What you are asked to do: For each line below that includes the word "signals", make a copy.

[Excerpts from a dataset]
::::::::

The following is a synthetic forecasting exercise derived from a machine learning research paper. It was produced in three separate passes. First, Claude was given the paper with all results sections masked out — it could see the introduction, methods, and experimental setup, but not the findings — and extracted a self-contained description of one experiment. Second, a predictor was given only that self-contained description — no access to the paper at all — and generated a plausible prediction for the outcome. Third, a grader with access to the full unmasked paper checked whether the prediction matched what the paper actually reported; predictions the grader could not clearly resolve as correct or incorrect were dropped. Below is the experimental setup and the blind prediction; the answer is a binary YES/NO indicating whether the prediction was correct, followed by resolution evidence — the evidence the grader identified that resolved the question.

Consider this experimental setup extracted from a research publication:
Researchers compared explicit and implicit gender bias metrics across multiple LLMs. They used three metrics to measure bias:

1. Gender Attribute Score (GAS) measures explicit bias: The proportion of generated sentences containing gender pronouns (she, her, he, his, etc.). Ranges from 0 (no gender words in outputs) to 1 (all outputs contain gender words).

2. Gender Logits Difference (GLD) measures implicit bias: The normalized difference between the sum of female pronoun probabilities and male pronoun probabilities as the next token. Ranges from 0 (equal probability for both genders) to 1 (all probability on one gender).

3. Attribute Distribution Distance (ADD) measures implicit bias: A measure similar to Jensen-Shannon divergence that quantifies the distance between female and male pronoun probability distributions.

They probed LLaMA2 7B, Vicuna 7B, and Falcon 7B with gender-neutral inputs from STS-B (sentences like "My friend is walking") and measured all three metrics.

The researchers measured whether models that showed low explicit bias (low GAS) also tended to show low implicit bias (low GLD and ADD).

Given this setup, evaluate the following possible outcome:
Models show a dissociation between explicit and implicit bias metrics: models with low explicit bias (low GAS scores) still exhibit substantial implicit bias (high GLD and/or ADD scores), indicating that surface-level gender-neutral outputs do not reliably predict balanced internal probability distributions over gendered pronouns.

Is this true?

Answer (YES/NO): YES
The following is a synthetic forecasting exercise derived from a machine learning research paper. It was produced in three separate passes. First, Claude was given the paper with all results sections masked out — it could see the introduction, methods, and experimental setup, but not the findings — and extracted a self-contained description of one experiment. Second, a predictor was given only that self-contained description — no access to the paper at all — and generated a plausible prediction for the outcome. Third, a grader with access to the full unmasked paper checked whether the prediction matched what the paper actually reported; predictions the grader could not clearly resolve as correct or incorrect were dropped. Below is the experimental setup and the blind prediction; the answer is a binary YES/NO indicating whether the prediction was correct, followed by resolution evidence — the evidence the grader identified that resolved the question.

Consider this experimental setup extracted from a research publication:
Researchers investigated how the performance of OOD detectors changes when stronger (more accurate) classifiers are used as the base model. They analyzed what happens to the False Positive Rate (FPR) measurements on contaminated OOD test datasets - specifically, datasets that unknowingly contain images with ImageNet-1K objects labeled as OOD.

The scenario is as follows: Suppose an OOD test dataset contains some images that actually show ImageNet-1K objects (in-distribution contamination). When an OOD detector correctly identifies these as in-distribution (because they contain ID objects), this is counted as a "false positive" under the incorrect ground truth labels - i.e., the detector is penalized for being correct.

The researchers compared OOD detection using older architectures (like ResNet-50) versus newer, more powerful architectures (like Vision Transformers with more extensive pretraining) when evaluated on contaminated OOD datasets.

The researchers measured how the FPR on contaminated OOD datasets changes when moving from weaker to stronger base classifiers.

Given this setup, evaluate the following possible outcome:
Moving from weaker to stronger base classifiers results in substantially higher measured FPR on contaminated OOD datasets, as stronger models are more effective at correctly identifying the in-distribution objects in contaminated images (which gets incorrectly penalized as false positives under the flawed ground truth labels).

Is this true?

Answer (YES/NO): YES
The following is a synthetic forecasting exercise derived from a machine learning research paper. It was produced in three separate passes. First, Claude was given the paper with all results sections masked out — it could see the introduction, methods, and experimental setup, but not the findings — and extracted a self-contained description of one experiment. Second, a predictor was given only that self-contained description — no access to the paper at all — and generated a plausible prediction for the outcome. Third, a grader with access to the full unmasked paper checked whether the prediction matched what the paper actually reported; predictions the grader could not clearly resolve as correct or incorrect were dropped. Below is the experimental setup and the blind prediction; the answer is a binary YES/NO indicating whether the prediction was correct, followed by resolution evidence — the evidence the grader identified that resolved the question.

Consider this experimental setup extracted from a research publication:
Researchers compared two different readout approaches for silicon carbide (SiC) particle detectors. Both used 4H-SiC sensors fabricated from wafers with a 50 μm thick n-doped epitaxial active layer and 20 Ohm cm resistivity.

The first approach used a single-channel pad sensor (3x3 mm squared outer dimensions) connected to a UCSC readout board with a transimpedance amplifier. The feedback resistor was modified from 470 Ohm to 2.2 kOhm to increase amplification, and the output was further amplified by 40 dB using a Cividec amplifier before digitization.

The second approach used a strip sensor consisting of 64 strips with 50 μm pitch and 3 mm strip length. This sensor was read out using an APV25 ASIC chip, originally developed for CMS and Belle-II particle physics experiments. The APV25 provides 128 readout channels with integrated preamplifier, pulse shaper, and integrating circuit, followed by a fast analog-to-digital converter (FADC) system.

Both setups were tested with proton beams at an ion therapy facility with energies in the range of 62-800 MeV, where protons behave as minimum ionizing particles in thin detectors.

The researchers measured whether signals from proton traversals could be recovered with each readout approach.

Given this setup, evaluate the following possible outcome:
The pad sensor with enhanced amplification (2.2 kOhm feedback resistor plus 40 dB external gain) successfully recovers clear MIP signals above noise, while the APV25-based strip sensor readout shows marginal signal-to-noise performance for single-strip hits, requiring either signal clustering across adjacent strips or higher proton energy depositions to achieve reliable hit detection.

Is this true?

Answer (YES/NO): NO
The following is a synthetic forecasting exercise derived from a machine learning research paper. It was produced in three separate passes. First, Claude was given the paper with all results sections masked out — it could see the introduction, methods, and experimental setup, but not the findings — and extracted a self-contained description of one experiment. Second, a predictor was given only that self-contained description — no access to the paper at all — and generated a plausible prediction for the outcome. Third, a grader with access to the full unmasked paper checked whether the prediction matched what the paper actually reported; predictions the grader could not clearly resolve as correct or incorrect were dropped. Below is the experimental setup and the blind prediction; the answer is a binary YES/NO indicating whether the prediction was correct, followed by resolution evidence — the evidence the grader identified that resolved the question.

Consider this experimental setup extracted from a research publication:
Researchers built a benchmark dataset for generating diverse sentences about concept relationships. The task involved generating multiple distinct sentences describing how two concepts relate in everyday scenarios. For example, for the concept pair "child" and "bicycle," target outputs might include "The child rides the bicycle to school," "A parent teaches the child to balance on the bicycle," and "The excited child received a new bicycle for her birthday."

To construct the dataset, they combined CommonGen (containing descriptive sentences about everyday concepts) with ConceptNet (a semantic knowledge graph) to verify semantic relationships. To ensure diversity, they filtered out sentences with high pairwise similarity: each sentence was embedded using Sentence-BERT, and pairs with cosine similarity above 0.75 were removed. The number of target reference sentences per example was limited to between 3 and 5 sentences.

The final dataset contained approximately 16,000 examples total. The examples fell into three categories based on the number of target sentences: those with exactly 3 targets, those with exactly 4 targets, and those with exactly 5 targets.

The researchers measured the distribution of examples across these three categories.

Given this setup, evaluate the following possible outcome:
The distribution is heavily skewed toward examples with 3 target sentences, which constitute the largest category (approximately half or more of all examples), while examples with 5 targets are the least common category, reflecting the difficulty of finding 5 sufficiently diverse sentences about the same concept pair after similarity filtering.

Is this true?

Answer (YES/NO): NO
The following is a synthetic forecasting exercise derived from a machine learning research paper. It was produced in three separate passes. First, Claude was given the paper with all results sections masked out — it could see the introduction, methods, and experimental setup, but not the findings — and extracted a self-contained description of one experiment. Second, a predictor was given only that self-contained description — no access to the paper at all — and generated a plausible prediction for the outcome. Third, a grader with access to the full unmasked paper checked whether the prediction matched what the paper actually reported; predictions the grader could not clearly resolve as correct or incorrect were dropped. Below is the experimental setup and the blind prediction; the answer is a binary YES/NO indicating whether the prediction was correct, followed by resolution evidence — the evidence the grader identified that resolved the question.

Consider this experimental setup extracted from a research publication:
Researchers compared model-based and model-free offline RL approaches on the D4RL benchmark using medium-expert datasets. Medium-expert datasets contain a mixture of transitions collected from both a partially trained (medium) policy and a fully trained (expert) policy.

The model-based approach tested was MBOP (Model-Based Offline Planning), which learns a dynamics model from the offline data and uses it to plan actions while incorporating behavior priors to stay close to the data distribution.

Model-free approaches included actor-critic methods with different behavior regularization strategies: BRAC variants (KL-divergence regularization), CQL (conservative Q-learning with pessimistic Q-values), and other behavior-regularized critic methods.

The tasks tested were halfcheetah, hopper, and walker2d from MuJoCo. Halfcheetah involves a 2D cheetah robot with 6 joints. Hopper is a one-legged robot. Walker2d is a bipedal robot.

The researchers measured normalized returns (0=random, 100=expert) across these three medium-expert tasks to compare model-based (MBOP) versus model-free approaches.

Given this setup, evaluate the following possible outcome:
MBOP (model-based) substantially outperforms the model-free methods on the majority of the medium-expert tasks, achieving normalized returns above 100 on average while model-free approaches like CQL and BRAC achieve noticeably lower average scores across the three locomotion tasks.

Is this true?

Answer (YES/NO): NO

::::::::

Task solution:
The researchers measured whether signals from proton traversals could be recovered with each readout approach.
The pad sensor with enhanced amplification (2.2 kOhm feedback resistor plus 40 dB external gain) successfully recovers clear MIP signals above noise, while the APV25-based strip sensor readout shows marginal signal-to-noise performance for single-strip hits, requiring either signal clustering across adjacent strips or higher proton energy depositions to achieve reliable hit detection.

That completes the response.